The clinical efficacy result of the α-2b interferon formulation of embodiment 1-4 preparation is as shown in table 1.
The clinical efficacy result of table 1 α-2b interferon formulation
Treatment time | Produce effects | Recovery from illness | Invalid |
Obvious effective rate (%) | Cure rate (%) | Inefficiency (%) | |
3 days | 28 | 6 | 66 |
13 months January of week | 18 22 10 | 24 64 86 | 58 14 4 |
From the result of table 1 as can be seen, medication promptly had 28% the obvious relief of symptoms of patient in 3 days, and patient's recovery from illness of 6% is arranged simultaneously; Medication has 18% the obvious relief of symptoms of patient during 1 week, and patient's recovery from illness of 24% is arranged simultaneously, and effective percentage reaches 42%, and it is very fast to take effect; Medication had 10% the obvious relief of symptoms of patient in the time of 3 months, and patient's recovery from illness of 86% is arranged simultaneously, and effective percentage reaches 96%.

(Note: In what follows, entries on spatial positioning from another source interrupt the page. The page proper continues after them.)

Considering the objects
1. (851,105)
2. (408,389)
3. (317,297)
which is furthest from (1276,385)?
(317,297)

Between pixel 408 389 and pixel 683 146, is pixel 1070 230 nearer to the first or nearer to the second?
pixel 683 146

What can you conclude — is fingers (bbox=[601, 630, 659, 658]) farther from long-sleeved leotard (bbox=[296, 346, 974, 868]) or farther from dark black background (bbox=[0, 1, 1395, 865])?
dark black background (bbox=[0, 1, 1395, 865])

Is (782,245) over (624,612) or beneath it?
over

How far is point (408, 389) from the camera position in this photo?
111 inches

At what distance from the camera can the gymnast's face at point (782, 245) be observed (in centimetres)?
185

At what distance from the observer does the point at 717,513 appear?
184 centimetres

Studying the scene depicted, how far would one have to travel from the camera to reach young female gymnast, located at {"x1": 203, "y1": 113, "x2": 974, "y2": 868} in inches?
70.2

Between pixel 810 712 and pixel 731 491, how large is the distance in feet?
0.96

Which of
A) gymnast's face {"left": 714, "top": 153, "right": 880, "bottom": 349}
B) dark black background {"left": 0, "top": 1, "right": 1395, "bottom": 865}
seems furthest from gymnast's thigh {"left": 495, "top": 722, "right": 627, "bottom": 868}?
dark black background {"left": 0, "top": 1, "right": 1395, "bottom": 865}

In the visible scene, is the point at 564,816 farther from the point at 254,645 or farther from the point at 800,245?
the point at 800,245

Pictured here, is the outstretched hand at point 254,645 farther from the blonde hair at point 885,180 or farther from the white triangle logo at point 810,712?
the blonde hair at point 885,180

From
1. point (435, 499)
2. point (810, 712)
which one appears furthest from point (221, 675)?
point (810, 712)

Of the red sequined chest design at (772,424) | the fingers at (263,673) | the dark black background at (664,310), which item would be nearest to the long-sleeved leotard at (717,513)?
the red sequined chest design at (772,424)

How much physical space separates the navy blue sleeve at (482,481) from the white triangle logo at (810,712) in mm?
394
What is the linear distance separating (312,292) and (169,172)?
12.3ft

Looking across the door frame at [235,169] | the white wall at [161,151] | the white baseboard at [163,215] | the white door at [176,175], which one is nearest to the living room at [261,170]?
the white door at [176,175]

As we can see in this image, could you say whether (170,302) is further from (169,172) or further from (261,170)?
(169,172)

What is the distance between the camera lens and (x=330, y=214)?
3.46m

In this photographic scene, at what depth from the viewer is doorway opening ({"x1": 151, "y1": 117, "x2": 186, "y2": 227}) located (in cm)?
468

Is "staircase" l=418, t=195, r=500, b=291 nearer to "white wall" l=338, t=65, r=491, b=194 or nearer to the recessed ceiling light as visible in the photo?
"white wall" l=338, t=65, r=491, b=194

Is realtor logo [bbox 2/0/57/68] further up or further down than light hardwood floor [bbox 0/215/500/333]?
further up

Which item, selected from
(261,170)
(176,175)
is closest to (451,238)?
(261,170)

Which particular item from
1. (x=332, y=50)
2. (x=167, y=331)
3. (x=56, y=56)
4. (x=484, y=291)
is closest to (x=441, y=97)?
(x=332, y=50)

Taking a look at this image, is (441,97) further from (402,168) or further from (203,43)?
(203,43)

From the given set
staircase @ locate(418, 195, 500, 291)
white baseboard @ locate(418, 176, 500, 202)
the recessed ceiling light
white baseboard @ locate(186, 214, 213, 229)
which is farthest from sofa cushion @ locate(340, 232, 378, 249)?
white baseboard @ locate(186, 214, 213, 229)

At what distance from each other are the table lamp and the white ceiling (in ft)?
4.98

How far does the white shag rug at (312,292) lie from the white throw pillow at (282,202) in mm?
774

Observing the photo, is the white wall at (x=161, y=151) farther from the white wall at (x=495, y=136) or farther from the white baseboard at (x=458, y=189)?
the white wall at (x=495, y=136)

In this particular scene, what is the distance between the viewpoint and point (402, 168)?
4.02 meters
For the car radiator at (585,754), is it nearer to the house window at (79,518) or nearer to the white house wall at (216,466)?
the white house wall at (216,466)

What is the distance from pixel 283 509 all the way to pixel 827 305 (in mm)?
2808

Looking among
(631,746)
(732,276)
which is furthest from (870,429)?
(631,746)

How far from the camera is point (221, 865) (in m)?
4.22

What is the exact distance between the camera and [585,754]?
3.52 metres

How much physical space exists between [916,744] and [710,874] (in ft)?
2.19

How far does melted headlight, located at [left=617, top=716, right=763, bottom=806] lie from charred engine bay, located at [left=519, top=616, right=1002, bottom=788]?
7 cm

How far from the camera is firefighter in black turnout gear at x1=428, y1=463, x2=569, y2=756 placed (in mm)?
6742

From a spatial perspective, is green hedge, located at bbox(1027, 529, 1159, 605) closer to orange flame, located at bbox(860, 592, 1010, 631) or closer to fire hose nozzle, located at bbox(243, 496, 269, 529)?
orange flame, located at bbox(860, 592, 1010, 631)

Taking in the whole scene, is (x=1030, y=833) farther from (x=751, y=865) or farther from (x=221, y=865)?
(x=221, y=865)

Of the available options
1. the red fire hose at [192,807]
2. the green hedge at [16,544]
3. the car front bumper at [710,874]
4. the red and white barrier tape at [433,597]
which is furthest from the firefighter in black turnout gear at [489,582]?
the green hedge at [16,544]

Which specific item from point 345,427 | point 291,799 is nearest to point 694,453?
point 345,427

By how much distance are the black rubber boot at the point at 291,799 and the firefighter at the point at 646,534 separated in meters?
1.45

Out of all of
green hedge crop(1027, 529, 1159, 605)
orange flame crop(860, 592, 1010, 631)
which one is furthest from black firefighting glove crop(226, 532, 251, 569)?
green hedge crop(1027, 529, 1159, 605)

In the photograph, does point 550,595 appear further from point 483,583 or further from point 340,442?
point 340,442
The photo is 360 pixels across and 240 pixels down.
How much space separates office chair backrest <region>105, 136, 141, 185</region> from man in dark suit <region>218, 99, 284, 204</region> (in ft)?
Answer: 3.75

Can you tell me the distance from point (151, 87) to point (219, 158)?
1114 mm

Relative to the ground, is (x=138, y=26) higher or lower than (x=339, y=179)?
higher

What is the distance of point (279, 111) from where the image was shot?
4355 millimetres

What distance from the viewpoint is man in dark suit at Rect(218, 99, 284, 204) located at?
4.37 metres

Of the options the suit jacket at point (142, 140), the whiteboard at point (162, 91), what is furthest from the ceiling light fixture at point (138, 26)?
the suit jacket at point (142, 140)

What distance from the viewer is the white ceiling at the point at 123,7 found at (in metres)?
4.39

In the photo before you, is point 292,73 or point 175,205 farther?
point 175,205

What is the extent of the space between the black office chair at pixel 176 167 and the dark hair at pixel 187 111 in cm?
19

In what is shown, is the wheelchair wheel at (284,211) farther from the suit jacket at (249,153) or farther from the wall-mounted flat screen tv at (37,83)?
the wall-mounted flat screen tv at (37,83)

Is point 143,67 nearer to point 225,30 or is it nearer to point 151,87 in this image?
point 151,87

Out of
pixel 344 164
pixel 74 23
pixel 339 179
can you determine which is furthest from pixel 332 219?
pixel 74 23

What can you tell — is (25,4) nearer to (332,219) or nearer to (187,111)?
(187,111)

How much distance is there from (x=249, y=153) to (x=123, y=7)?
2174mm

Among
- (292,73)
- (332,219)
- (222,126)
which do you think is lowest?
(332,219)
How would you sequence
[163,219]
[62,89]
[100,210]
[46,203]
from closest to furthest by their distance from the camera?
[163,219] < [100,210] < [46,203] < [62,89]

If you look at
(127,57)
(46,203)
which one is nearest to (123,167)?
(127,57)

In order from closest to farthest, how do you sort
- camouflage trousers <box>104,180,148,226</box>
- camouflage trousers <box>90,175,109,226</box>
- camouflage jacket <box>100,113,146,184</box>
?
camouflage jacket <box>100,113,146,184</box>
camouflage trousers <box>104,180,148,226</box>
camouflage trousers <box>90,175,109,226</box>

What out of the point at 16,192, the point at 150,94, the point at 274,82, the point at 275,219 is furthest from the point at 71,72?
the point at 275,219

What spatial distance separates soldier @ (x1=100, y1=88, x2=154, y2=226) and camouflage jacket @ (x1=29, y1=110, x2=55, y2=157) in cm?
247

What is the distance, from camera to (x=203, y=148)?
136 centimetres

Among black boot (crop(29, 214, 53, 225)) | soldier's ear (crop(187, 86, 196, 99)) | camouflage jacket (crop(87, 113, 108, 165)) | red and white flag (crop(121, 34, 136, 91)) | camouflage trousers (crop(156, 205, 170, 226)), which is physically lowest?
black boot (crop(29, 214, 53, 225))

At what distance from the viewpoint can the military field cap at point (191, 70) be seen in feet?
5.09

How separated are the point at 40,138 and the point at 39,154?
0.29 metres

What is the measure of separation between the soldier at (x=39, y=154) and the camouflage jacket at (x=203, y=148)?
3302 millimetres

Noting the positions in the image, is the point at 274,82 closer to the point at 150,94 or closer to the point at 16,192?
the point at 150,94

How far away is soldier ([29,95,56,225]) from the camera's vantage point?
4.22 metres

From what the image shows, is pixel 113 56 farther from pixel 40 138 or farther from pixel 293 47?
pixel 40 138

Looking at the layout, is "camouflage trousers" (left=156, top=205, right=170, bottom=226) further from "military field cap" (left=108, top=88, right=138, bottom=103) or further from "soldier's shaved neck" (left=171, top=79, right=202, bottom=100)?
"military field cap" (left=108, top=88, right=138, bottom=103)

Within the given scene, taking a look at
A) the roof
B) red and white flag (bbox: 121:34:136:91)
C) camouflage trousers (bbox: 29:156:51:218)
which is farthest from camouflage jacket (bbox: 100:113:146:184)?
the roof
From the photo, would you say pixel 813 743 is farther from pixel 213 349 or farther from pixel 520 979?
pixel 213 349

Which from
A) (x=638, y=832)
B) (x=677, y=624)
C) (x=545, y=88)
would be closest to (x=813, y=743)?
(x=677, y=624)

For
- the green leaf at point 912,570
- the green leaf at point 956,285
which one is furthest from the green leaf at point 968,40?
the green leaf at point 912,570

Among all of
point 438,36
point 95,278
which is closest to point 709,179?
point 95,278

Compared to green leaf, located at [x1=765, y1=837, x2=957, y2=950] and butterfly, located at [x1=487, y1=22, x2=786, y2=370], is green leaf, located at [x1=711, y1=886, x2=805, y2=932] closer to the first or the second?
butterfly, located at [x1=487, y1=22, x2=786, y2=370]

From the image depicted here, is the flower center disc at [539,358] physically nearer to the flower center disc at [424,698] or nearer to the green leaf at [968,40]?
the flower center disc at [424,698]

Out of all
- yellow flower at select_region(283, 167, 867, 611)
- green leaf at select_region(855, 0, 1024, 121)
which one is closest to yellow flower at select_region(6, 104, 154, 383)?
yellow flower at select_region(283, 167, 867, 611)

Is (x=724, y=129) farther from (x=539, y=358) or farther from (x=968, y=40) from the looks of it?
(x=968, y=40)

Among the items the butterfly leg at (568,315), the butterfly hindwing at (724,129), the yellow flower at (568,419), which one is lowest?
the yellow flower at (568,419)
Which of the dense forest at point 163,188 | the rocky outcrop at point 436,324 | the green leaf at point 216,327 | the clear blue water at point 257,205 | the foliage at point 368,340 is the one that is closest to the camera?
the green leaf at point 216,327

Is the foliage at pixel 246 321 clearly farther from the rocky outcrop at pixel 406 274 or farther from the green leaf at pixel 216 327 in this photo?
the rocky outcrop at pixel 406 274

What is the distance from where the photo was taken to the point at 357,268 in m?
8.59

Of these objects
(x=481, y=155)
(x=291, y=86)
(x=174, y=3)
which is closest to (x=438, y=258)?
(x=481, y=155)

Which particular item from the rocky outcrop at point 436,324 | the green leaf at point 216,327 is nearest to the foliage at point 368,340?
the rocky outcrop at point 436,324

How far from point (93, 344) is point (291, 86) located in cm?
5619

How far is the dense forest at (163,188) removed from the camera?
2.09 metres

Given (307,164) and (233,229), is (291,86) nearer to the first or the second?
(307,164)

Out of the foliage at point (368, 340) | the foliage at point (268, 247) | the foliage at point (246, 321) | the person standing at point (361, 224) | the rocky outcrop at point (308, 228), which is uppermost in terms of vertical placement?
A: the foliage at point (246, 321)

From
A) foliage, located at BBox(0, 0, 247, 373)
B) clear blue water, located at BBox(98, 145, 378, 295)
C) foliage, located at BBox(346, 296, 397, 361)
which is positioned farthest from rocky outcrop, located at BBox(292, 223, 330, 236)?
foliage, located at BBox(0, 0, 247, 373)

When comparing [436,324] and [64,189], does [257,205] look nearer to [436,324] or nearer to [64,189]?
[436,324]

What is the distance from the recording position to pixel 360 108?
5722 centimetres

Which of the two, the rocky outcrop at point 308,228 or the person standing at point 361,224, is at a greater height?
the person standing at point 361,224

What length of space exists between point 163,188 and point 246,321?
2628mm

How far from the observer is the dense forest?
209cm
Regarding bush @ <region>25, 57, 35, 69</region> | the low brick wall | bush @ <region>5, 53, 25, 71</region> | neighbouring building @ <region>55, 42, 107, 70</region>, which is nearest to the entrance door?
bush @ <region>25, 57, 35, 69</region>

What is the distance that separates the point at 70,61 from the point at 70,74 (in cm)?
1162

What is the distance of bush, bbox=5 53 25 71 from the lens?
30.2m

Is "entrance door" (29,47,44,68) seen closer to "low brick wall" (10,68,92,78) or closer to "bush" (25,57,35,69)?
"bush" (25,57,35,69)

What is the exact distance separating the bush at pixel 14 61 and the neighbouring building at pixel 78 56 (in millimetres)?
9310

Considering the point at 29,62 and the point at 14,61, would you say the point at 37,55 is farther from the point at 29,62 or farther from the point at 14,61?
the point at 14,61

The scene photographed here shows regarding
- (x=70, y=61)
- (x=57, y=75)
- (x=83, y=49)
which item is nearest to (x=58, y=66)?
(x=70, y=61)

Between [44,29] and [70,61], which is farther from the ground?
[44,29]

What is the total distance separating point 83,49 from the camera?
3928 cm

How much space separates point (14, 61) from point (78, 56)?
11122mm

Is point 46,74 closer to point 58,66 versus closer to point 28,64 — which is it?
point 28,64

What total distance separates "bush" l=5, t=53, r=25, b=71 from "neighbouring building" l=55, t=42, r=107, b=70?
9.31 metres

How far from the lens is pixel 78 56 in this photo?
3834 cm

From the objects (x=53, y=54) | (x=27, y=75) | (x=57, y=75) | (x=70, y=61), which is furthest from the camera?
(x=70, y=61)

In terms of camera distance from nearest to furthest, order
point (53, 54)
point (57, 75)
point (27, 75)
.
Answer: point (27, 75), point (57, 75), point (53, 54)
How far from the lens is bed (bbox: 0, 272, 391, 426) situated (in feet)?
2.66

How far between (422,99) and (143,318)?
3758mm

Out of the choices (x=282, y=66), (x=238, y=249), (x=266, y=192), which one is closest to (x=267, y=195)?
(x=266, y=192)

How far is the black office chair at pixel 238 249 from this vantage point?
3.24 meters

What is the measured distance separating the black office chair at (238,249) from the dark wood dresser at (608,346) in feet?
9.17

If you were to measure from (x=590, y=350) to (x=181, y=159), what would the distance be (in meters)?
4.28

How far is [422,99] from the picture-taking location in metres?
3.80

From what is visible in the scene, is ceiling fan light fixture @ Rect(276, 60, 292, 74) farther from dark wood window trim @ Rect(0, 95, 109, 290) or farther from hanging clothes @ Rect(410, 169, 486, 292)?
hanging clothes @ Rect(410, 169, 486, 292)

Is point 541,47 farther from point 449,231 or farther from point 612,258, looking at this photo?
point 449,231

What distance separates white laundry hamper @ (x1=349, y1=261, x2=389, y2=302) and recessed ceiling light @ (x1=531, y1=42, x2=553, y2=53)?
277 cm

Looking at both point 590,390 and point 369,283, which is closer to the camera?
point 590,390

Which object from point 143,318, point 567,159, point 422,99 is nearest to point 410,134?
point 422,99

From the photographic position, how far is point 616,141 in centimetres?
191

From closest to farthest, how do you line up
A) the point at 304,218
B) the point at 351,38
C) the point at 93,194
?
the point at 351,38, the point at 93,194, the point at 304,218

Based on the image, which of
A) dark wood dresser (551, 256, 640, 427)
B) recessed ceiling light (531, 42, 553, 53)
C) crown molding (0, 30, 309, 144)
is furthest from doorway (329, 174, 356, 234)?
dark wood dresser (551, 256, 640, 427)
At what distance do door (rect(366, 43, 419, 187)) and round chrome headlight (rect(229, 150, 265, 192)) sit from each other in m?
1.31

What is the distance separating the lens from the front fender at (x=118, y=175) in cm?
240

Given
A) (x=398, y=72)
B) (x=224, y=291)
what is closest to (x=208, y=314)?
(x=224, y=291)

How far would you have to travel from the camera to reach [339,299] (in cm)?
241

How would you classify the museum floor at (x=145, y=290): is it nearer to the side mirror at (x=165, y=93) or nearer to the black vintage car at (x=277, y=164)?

The clinical effectiveness of embodiment 6 α-2a interferon formulation is observed
α-2a the interferon formulation of embodiment 1-4 preparation is used for clinical, carries out effect observation.
(1) physical data
50 people, wherein male 24 people, women 26 people; Age 12-16 year 13 people, 17-30 year 32 people, 30-50 year 5 people; Acute eczema 5 people, subacute eczema 20 people, chronic eczema 25 people.
(2) diagnostic criteria
Identical with embodiment 5.
(3) Therapeutic Method
α-2a interferon formulation is all used in the treatment of this group, and the dosage form of medicine for external use is decided according to the performance of clinical skin lesion: if obviously red and swollen, ooze out many persons and should select the solution cold wet compress, 3-6 time/day; If be erythema, pimple, lichenification person, available ointment, Emulsion, aerosol etc. are applied in the affected part, 2-4 time/day; Being vesicle, rotten to the corn person needs with aerosol etc., 2-4 time/day; Show as squama, incrustation person's usefulness ointment, aerosol etc., 2-4 time/day.
(4) efficacy assessment standard
Identical with embodiment 5.
The clinical efficacy result of the α-2a interferon formulation of embodiment 1-4 preparation is as shown in table 2.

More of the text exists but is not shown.